The collaboration, which resulted from Jackson’s ongoing community health project, started to help Camden families live healthier lifestyles, brought 22,350 pounds of produce to the Branch and Ablett villages in the riverfront city.
Jackson’s research focuses on community engagement and health in communities in need. The community health project focuses on bringing nutritional needs to Camden families as well as health education and outreach programs.
Jackson earned her bachelor’s degree from Thomas Jefferson University School of Nursing in Philadelphia before pursuing her subsequent master’s degrees from the University of Pennsylvania School of Nursing and Rutgers University (N.J.).
Jackson also holds a doctoral degree from the legacy University of Medicine and Dentistry of New Jersey School of Nursing at Stratford.
Jackson’s resume includes her work as an adult and family nurse practitioner around the area of Medford Lakes, N.J., where she resides. Jackson has dedicated her career to primary care, the prevention and management of chronic disease, and community engagement. She is a recipient of the American Association of Nurse Practitioners 2015 Nurse Practitioner State Award for Excellence.
“The goal for this project was to get fresh produce into low-income communities in Camden,” said  Jackson.

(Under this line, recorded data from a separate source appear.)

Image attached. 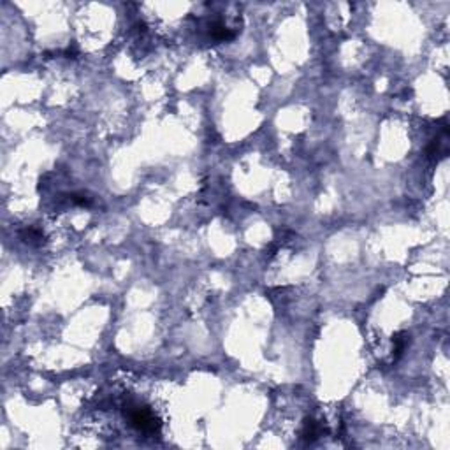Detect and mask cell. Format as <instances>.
Listing matches in <instances>:
<instances>
[{
  "label": "cell",
  "mask_w": 450,
  "mask_h": 450,
  "mask_svg": "<svg viewBox=\"0 0 450 450\" xmlns=\"http://www.w3.org/2000/svg\"><path fill=\"white\" fill-rule=\"evenodd\" d=\"M394 343H396V355H401L403 350H405V347H406V343H408V336H406L405 332L397 334L396 338H394Z\"/></svg>",
  "instance_id": "cell-4"
},
{
  "label": "cell",
  "mask_w": 450,
  "mask_h": 450,
  "mask_svg": "<svg viewBox=\"0 0 450 450\" xmlns=\"http://www.w3.org/2000/svg\"><path fill=\"white\" fill-rule=\"evenodd\" d=\"M211 37L213 39H216V41H230V39H234V32L232 30H229V28L225 27V25H222V23H215L211 27Z\"/></svg>",
  "instance_id": "cell-2"
},
{
  "label": "cell",
  "mask_w": 450,
  "mask_h": 450,
  "mask_svg": "<svg viewBox=\"0 0 450 450\" xmlns=\"http://www.w3.org/2000/svg\"><path fill=\"white\" fill-rule=\"evenodd\" d=\"M128 419H130V424H132L134 428L139 429L141 432H146V434H153V432L159 431V428H160L159 420L155 419L153 413H151L148 408H141V406L134 408V410L128 413Z\"/></svg>",
  "instance_id": "cell-1"
},
{
  "label": "cell",
  "mask_w": 450,
  "mask_h": 450,
  "mask_svg": "<svg viewBox=\"0 0 450 450\" xmlns=\"http://www.w3.org/2000/svg\"><path fill=\"white\" fill-rule=\"evenodd\" d=\"M318 434H320V426H318L315 420H306L303 436H305L308 441H313L315 438H318Z\"/></svg>",
  "instance_id": "cell-3"
}]
</instances>
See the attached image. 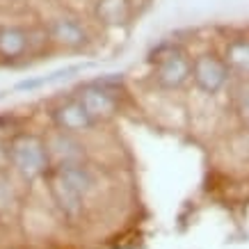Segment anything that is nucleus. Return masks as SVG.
<instances>
[{
	"label": "nucleus",
	"mask_w": 249,
	"mask_h": 249,
	"mask_svg": "<svg viewBox=\"0 0 249 249\" xmlns=\"http://www.w3.org/2000/svg\"><path fill=\"white\" fill-rule=\"evenodd\" d=\"M7 160L16 174H21L25 181H35L48 174L51 169V153L44 137L35 133H16L7 142Z\"/></svg>",
	"instance_id": "obj_1"
},
{
	"label": "nucleus",
	"mask_w": 249,
	"mask_h": 249,
	"mask_svg": "<svg viewBox=\"0 0 249 249\" xmlns=\"http://www.w3.org/2000/svg\"><path fill=\"white\" fill-rule=\"evenodd\" d=\"M151 62H156V83L162 89H178L190 78V60L178 46L162 44L151 53Z\"/></svg>",
	"instance_id": "obj_2"
},
{
	"label": "nucleus",
	"mask_w": 249,
	"mask_h": 249,
	"mask_svg": "<svg viewBox=\"0 0 249 249\" xmlns=\"http://www.w3.org/2000/svg\"><path fill=\"white\" fill-rule=\"evenodd\" d=\"M229 73H231V69L224 62V57L215 53H201L190 62V76L196 87L206 94H217L227 85Z\"/></svg>",
	"instance_id": "obj_3"
},
{
	"label": "nucleus",
	"mask_w": 249,
	"mask_h": 249,
	"mask_svg": "<svg viewBox=\"0 0 249 249\" xmlns=\"http://www.w3.org/2000/svg\"><path fill=\"white\" fill-rule=\"evenodd\" d=\"M53 124L57 126V130H64V133H85L96 126V119L91 117L85 106L78 101V98H71L67 103H62L53 110Z\"/></svg>",
	"instance_id": "obj_4"
},
{
	"label": "nucleus",
	"mask_w": 249,
	"mask_h": 249,
	"mask_svg": "<svg viewBox=\"0 0 249 249\" xmlns=\"http://www.w3.org/2000/svg\"><path fill=\"white\" fill-rule=\"evenodd\" d=\"M78 101L85 106V110L94 117L96 121L112 117L117 112V91L107 89L98 83H89L85 85L83 89L78 91Z\"/></svg>",
	"instance_id": "obj_5"
},
{
	"label": "nucleus",
	"mask_w": 249,
	"mask_h": 249,
	"mask_svg": "<svg viewBox=\"0 0 249 249\" xmlns=\"http://www.w3.org/2000/svg\"><path fill=\"white\" fill-rule=\"evenodd\" d=\"M48 190H51V196H53V201L57 204V208L62 211L64 217L76 219L83 213L85 195H80L76 188H71L53 167L48 169Z\"/></svg>",
	"instance_id": "obj_6"
},
{
	"label": "nucleus",
	"mask_w": 249,
	"mask_h": 249,
	"mask_svg": "<svg viewBox=\"0 0 249 249\" xmlns=\"http://www.w3.org/2000/svg\"><path fill=\"white\" fill-rule=\"evenodd\" d=\"M48 37L51 41H55L57 46H64V48H83L89 41V32L83 23L73 18V16H60L55 18L51 25H48Z\"/></svg>",
	"instance_id": "obj_7"
},
{
	"label": "nucleus",
	"mask_w": 249,
	"mask_h": 249,
	"mask_svg": "<svg viewBox=\"0 0 249 249\" xmlns=\"http://www.w3.org/2000/svg\"><path fill=\"white\" fill-rule=\"evenodd\" d=\"M32 32L21 25H0V57L2 60H21L30 53Z\"/></svg>",
	"instance_id": "obj_8"
},
{
	"label": "nucleus",
	"mask_w": 249,
	"mask_h": 249,
	"mask_svg": "<svg viewBox=\"0 0 249 249\" xmlns=\"http://www.w3.org/2000/svg\"><path fill=\"white\" fill-rule=\"evenodd\" d=\"M46 146H48L51 160L55 158L57 165H62V162H83L85 158V146L73 137V133L57 130L55 135L46 140Z\"/></svg>",
	"instance_id": "obj_9"
},
{
	"label": "nucleus",
	"mask_w": 249,
	"mask_h": 249,
	"mask_svg": "<svg viewBox=\"0 0 249 249\" xmlns=\"http://www.w3.org/2000/svg\"><path fill=\"white\" fill-rule=\"evenodd\" d=\"M53 169L60 174L71 188H76L80 195H87V192L94 188V183H96L91 169L85 167L83 162H62V165H55Z\"/></svg>",
	"instance_id": "obj_10"
},
{
	"label": "nucleus",
	"mask_w": 249,
	"mask_h": 249,
	"mask_svg": "<svg viewBox=\"0 0 249 249\" xmlns=\"http://www.w3.org/2000/svg\"><path fill=\"white\" fill-rule=\"evenodd\" d=\"M96 18L103 25H124L130 18V0H96Z\"/></svg>",
	"instance_id": "obj_11"
},
{
	"label": "nucleus",
	"mask_w": 249,
	"mask_h": 249,
	"mask_svg": "<svg viewBox=\"0 0 249 249\" xmlns=\"http://www.w3.org/2000/svg\"><path fill=\"white\" fill-rule=\"evenodd\" d=\"M229 69L249 80V41L247 39H233L227 46V60Z\"/></svg>",
	"instance_id": "obj_12"
},
{
	"label": "nucleus",
	"mask_w": 249,
	"mask_h": 249,
	"mask_svg": "<svg viewBox=\"0 0 249 249\" xmlns=\"http://www.w3.org/2000/svg\"><path fill=\"white\" fill-rule=\"evenodd\" d=\"M18 206V195H16L14 181H12V174L0 167V217H7L16 211Z\"/></svg>",
	"instance_id": "obj_13"
},
{
	"label": "nucleus",
	"mask_w": 249,
	"mask_h": 249,
	"mask_svg": "<svg viewBox=\"0 0 249 249\" xmlns=\"http://www.w3.org/2000/svg\"><path fill=\"white\" fill-rule=\"evenodd\" d=\"M80 67H67V69H60V71H53L48 76H41V78H30V80H21V83L14 85L16 91H32V89H39V87H46V85H55V83H62L71 78L73 73H78Z\"/></svg>",
	"instance_id": "obj_14"
},
{
	"label": "nucleus",
	"mask_w": 249,
	"mask_h": 249,
	"mask_svg": "<svg viewBox=\"0 0 249 249\" xmlns=\"http://www.w3.org/2000/svg\"><path fill=\"white\" fill-rule=\"evenodd\" d=\"M238 110H240L242 117H247L249 119V85H245L238 94Z\"/></svg>",
	"instance_id": "obj_15"
}]
</instances>
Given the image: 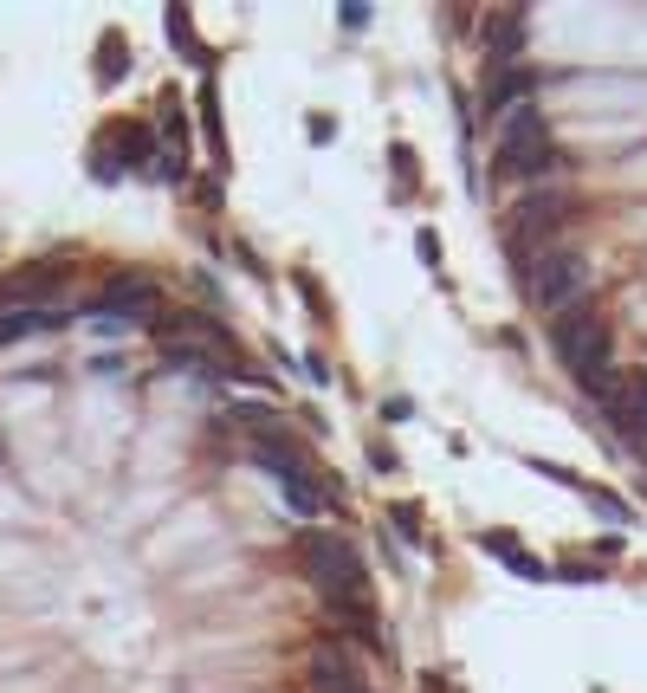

The Branch and Ablett villages include more than 500 housing units. The aforementioned deliveries began on Monday, July 6, 2015, and continued through Thanksgiving, resulting in 3,200 pounds of produce  received by the families.
Brian Strumfels, produce coordinator for Farmers Against Hunger, made the deliveries to the villages twice a week. Strumfels is a 2006 Rutgers-Camden graduate and Bordentown, N.J., resident.
“Delivering fresh produce to very specific locations like Ablett and Branch is particularly rewarding because these are people who may not be able to get out to the store or who don’t have access to supermarkets,” said Strumfels.
“They can just walk out their front door to pick up the produce we deliver.”